TASK
Print each line exactly as it is given.

┏━━

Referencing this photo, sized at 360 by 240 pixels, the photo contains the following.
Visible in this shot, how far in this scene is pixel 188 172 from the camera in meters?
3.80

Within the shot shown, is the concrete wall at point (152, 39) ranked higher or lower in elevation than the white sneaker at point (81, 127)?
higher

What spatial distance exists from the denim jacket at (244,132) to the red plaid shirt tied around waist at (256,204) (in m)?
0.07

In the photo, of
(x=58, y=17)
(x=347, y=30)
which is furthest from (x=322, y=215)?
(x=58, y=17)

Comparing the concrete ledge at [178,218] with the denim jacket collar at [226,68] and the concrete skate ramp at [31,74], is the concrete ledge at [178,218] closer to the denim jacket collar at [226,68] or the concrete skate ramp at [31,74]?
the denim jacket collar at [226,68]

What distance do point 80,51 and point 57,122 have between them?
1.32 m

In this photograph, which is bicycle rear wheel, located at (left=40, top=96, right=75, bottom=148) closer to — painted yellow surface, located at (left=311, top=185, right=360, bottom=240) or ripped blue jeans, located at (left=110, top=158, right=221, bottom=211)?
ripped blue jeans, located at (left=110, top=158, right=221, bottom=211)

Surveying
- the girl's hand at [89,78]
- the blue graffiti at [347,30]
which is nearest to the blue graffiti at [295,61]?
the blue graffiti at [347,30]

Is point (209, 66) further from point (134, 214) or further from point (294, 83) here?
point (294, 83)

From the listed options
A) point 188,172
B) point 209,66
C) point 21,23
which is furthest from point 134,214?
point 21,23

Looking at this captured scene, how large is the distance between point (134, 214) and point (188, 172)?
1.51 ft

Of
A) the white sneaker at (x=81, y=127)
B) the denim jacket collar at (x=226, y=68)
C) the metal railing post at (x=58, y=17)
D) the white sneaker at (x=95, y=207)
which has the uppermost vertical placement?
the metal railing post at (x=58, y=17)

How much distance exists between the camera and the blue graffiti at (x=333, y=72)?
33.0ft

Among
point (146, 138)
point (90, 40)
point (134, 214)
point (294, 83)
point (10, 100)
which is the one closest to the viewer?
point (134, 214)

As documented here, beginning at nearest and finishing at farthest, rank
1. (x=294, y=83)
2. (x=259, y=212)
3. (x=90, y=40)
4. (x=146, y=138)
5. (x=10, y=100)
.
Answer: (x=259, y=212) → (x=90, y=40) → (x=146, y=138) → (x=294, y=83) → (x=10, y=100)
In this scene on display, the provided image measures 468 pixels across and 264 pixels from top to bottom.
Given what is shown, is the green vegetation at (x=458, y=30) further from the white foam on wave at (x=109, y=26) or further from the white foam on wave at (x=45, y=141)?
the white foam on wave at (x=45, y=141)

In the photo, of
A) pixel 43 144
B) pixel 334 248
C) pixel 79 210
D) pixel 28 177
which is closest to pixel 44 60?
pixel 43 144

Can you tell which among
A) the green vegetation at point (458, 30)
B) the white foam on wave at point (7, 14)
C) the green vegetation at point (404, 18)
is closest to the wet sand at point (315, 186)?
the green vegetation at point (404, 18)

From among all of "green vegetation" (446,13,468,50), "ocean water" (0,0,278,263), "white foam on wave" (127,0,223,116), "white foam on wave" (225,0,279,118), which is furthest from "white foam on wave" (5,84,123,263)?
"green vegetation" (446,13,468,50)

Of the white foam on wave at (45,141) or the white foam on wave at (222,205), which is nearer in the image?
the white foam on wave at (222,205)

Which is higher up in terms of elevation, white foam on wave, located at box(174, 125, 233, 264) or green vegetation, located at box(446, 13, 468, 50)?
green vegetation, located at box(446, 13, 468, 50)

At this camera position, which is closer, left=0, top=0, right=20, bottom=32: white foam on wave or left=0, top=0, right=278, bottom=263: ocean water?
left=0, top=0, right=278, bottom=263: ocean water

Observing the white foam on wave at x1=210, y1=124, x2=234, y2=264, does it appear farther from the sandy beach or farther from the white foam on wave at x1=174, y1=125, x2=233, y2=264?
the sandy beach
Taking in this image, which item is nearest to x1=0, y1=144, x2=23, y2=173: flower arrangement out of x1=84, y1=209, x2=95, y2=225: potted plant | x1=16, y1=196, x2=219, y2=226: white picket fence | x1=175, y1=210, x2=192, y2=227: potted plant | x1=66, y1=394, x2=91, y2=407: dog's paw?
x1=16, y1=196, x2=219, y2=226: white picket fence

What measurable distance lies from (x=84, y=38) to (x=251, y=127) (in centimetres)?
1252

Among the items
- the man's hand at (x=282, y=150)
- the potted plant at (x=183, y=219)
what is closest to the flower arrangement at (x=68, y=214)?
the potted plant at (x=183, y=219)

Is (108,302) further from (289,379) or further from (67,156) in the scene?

┗━━

TASK SOLUTION
Referencing this photo, sized at 360 by 240 pixels, the photo contains the following.
Visible in this shot, how far in this scene is pixel 188 172 from the camera in meters?
3.80

Within the shot shown, is the concrete wall at point (152, 39) ranked higher or lower in elevation than the white sneaker at point (81, 127)?
higher

What spatial distance exists from the denim jacket at (244,132) to the red plaid shirt tied around waist at (256,204) (in m)?
0.07

In the photo, of
(x=58, y=17)
(x=347, y=30)
which is furthest from (x=322, y=215)?
(x=58, y=17)

Comparing the concrete ledge at [178,218] with the denim jacket collar at [226,68] and the concrete skate ramp at [31,74], is the concrete ledge at [178,218] closer to the denim jacket collar at [226,68] or the concrete skate ramp at [31,74]?
the denim jacket collar at [226,68]

What distance do point 80,51 and point 57,122 have between them?
1.32 m

In this photograph, which is bicycle rear wheel, located at (left=40, top=96, right=75, bottom=148) closer to — painted yellow surface, located at (left=311, top=185, right=360, bottom=240) or ripped blue jeans, located at (left=110, top=158, right=221, bottom=211)?
ripped blue jeans, located at (left=110, top=158, right=221, bottom=211)

Surveying
- the girl's hand at [89,78]
- the blue graffiti at [347,30]
which is nearest to the blue graffiti at [295,61]?
the blue graffiti at [347,30]

Is point (209, 66) further from point (134, 214) or further from point (294, 83) here?
point (294, 83)

From the listed options
A) point 188,172
B) point 209,66
C) point 21,23
which is furthest from point 134,214?
point 21,23

Looking at this captured scene, how large is the distance between point (134, 214) and point (188, 172)?
1.51 ft

Of
A) the white sneaker at (x=81, y=127)
B) the denim jacket collar at (x=226, y=68)
C) the metal railing post at (x=58, y=17)
D) the white sneaker at (x=95, y=207)
which has the uppermost vertical placement?
the metal railing post at (x=58, y=17)

How much distance exists between the camera and the blue graffiti at (x=333, y=72)?
33.0ft

Among
point (146, 138)
point (90, 40)
point (134, 214)
point (294, 83)
point (10, 100)
which is the one closest to the viewer?
point (134, 214)

As documented here, beginning at nearest and finishing at farthest, rank
1. (x=294, y=83)
2. (x=259, y=212)
3. (x=90, y=40)
4. (x=146, y=138)
5. (x=10, y=100)
.
Answer: (x=259, y=212) → (x=90, y=40) → (x=146, y=138) → (x=294, y=83) → (x=10, y=100)
In this scene on display, the provided image measures 468 pixels across and 264 pixels from top to bottom.
Given what is shown, is the green vegetation at (x=458, y=30) further from the white foam on wave at (x=109, y=26) or further from the white foam on wave at (x=45, y=141)?
the white foam on wave at (x=45, y=141)

In the photo, of
A) pixel 43 144
B) pixel 334 248
C) pixel 79 210
D) pixel 28 177
which is closest to pixel 44 60?
pixel 43 144

Can you tell which among
A) the green vegetation at point (458, 30)
B) the white foam on wave at point (7, 14)
C) the green vegetation at point (404, 18)
is closest to the wet sand at point (315, 186)?
the green vegetation at point (404, 18)

From among all of "green vegetation" (446,13,468,50), "ocean water" (0,0,278,263), "white foam on wave" (127,0,223,116), "white foam on wave" (225,0,279,118), which is furthest from "white foam on wave" (5,84,123,263)?
"green vegetation" (446,13,468,50)

Of the white foam on wave at (45,141) or the white foam on wave at (222,205), which is nearer in the image?
the white foam on wave at (222,205)

Which is higher up in terms of elevation, white foam on wave, located at box(174, 125, 233, 264) or green vegetation, located at box(446, 13, 468, 50)?
green vegetation, located at box(446, 13, 468, 50)

At this camera position, which is closer, left=0, top=0, right=20, bottom=32: white foam on wave or left=0, top=0, right=278, bottom=263: ocean water?
left=0, top=0, right=278, bottom=263: ocean water

Observing the white foam on wave at x1=210, y1=124, x2=234, y2=264, does it appear farther from the sandy beach or farther from the white foam on wave at x1=174, y1=125, x2=233, y2=264?
the sandy beach
Taking in this image, which item is nearest to x1=0, y1=144, x2=23, y2=173: flower arrangement out of x1=84, y1=209, x2=95, y2=225: potted plant | x1=16, y1=196, x2=219, y2=226: white picket fence | x1=175, y1=210, x2=192, y2=227: potted plant | x1=66, y1=394, x2=91, y2=407: dog's paw?
x1=16, y1=196, x2=219, y2=226: white picket fence

What measurable distance lies from (x=84, y=38) to (x=251, y=127) (in centimetres)?
1252

Among the items
- the man's hand at (x=282, y=150)
- the potted plant at (x=183, y=219)
what is closest to the flower arrangement at (x=68, y=214)?
the potted plant at (x=183, y=219)

Is (108,302) further from (289,379) or further from (67,156) in the scene?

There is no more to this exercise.